Labour’s Shadow Exchequer Secretary, Wes Streeting, said:
“Pupils, parents and teachers here in Ilford and across the country continue to face confusion and chaos because of the Government’s incompetence.
“This has been bigger than the Dominic Cummings scandal. My email inbox has been overwhelmed with heart-breaking stories and a deep sense of anger.
“Young people here had their opportunities ripped away by an algorithm that judged them on their postcode, not their potential. They need a guarantee that they will get those opportunities back.”

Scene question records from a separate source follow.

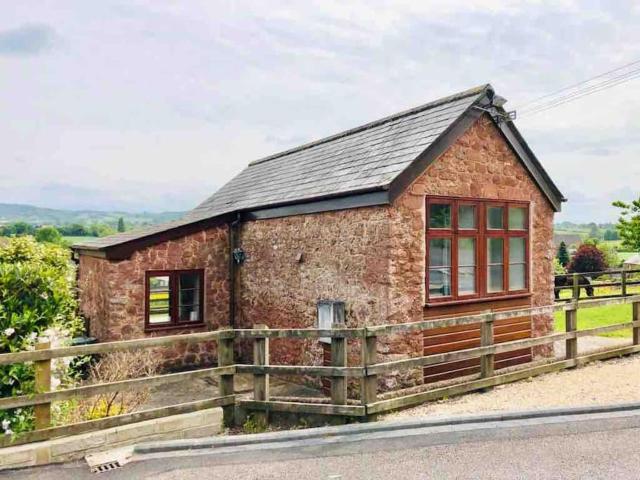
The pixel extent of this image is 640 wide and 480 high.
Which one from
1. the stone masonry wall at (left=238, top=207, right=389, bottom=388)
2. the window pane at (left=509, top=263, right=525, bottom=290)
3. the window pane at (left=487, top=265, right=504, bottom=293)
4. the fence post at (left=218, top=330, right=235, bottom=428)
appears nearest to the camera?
the fence post at (left=218, top=330, right=235, bottom=428)

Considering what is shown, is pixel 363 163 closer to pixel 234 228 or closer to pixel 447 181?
pixel 447 181

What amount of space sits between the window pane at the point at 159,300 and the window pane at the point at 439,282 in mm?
6224

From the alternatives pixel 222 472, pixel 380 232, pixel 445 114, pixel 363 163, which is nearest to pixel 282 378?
pixel 380 232


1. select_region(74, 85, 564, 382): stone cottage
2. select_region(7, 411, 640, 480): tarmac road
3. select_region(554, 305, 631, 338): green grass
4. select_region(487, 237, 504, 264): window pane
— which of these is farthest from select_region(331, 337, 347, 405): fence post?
select_region(554, 305, 631, 338): green grass

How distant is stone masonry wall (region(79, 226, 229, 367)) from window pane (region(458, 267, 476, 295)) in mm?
5897

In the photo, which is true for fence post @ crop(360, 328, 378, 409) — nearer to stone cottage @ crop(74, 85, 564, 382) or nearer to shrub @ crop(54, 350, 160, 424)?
stone cottage @ crop(74, 85, 564, 382)

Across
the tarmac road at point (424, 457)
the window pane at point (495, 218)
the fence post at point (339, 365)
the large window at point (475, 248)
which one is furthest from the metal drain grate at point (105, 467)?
the window pane at point (495, 218)

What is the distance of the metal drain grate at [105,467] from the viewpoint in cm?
488

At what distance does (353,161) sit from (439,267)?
296 cm

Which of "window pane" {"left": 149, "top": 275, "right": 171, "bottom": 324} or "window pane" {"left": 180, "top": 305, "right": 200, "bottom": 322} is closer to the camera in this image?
"window pane" {"left": 149, "top": 275, "right": 171, "bottom": 324}

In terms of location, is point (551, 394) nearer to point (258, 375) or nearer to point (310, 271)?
point (258, 375)

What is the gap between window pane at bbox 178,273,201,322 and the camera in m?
11.8

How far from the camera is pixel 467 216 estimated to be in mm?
9172

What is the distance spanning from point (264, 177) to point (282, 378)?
253 inches
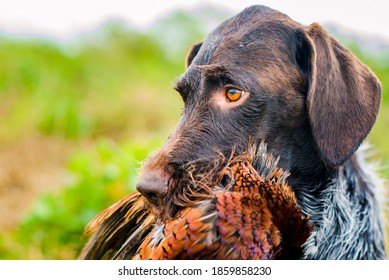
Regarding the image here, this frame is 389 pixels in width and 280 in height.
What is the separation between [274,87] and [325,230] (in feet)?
2.81

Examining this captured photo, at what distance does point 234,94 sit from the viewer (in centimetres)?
340

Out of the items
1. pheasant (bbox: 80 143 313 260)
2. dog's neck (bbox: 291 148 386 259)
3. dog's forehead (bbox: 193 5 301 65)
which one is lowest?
dog's neck (bbox: 291 148 386 259)

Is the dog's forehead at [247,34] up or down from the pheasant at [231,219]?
up

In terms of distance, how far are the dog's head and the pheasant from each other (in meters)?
0.17

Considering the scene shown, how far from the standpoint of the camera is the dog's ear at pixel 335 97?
3388 mm

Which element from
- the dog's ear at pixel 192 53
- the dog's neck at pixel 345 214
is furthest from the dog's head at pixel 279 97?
the dog's ear at pixel 192 53

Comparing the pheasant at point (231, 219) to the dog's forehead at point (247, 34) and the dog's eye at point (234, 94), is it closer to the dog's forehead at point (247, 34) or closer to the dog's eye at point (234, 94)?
the dog's eye at point (234, 94)

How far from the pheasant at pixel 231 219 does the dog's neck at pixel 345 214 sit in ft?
1.19

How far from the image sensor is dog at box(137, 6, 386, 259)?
337 centimetres

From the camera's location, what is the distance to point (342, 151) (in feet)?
11.1

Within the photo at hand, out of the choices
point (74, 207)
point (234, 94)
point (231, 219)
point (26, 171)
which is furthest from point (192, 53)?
point (26, 171)

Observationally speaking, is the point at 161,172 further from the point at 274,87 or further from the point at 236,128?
the point at 274,87

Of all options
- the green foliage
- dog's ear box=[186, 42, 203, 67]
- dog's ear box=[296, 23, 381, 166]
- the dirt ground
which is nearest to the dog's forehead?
dog's ear box=[296, 23, 381, 166]

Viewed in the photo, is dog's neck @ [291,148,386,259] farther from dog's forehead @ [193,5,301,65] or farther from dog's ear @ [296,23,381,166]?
dog's forehead @ [193,5,301,65]
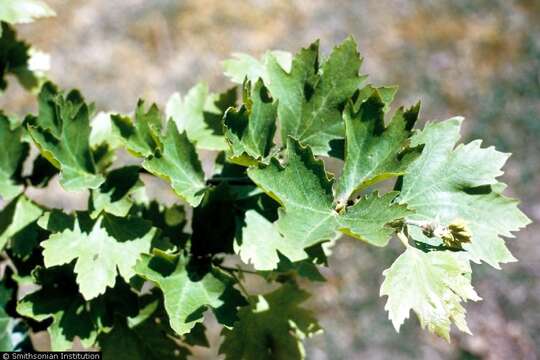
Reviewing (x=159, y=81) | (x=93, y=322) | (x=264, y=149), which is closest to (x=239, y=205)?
(x=264, y=149)

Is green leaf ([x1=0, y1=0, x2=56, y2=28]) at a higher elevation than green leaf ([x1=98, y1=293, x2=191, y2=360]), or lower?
higher

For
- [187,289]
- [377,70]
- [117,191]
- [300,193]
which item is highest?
[300,193]

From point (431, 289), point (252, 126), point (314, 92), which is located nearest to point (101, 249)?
point (252, 126)

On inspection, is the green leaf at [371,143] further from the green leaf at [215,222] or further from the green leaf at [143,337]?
the green leaf at [143,337]

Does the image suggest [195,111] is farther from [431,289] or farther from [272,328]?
[431,289]

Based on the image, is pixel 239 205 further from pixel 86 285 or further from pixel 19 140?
pixel 19 140

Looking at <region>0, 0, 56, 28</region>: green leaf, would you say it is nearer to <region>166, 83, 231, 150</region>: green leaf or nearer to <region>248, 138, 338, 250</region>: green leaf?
<region>166, 83, 231, 150</region>: green leaf

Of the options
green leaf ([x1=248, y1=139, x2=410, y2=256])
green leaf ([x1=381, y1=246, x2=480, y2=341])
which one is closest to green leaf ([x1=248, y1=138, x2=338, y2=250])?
green leaf ([x1=248, y1=139, x2=410, y2=256])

Many universities are still unable to confirm places for students who missed their first-choice due to the standardisation process, with reports that admissions service Ucas has still not received teacher-predicted grades from exam boards.
The CEO of the Sutton Trust has called for a “concerted policy effort” to address the ongoing disproportionate impact of the results fiasco and the risk that students miss out on university places despite the Government’s U-turn.
As the controversy around exam results continues, a recent report by strategic insight consultancy Opinium and youth charity @MyLifeMySay also highlights the impact of the Coronavirus on 18-24 year olds.
"The Forgotten Generation: British youth perspective of COVID-19" report reveals three-quarters (73%) of 18-24 year olds believe the virus has had the biggest personal impact on their lives, higher than any other age group. Further, over half (57%) are worried about the impact on their mental health. In addition, two thirds (63%) are now worried about their future prospects.
James Endersby, Chief Executive at Opinium, comments:
“Young people have been seriously hard done to by the crisis, and the current fiasco surrounding exam results has caused further anxiety, when they were already concerned about their future prospects. The exam results period is already incredibly stressful for young people, who have felt in limbo for the last few days.
“It is a promising sign that results will now be based on teacher assessments, but younger generations will likely feel the economic, social and mental impact of the pandemic for many years to come, and will have to help pay for it. We recently called on Boris Johnson and the government to launch an inquiry into the impact of Covid-19 on young people and create a taskforce to get their voices heard and support them. We feel they deserve better.”
Mete Coban MBE, Chief Executive at My Life My Say, adds:
“Young people are already worried about their future amid the Covid-19 pandemic. This on top of the exam results fiasco shows that young people are not only pushed into more uncertainty over their futures, but that they will pay the price for the pandemic, especially as they enter the largest recession of any G7 country. Students have had university offers of a lifetime taken from them, and it has been utterly devastating.”
“Young people deserve better and we have called for an inquiry into how Covid-19 has impacted young people.”
Last month, a cohort of over 100 industry leaders, activists and influencers issued an open letter to Boris Johnson, urging the government to launch an inquiry into the impact of Covid-19 on young people. Mete Coban MBE, CEO of youth charity My Life My Say, and James Endersby, CEO of strategic insight consultancy Opinium, wrote to the Prime Minister calling for an inquiry, which they hope will result in the establishment of a youth task force to produce recommendations to support younger generations as they deal with the economic fallout of the crisis. They also asked the government to commit to responding to the recommendations with policy proposals and a timeline for implementation.
To sign the petition supporting the letter click here. This calls on the Government to:
- Launch an inquiry into how COVID-19 has impacted young people aged 16 to 25 years old
- Establish a national youth task force to produce recommendations from the inquiry report
- Commit to responding to recommendations with policy proposals and a timeline for implementation
Methodolgy: Opinium Research carried out an online survey of 2,000 UK adults aged 18+ from 22nd to 26th May 2020. Results have been weighted to representative criteria.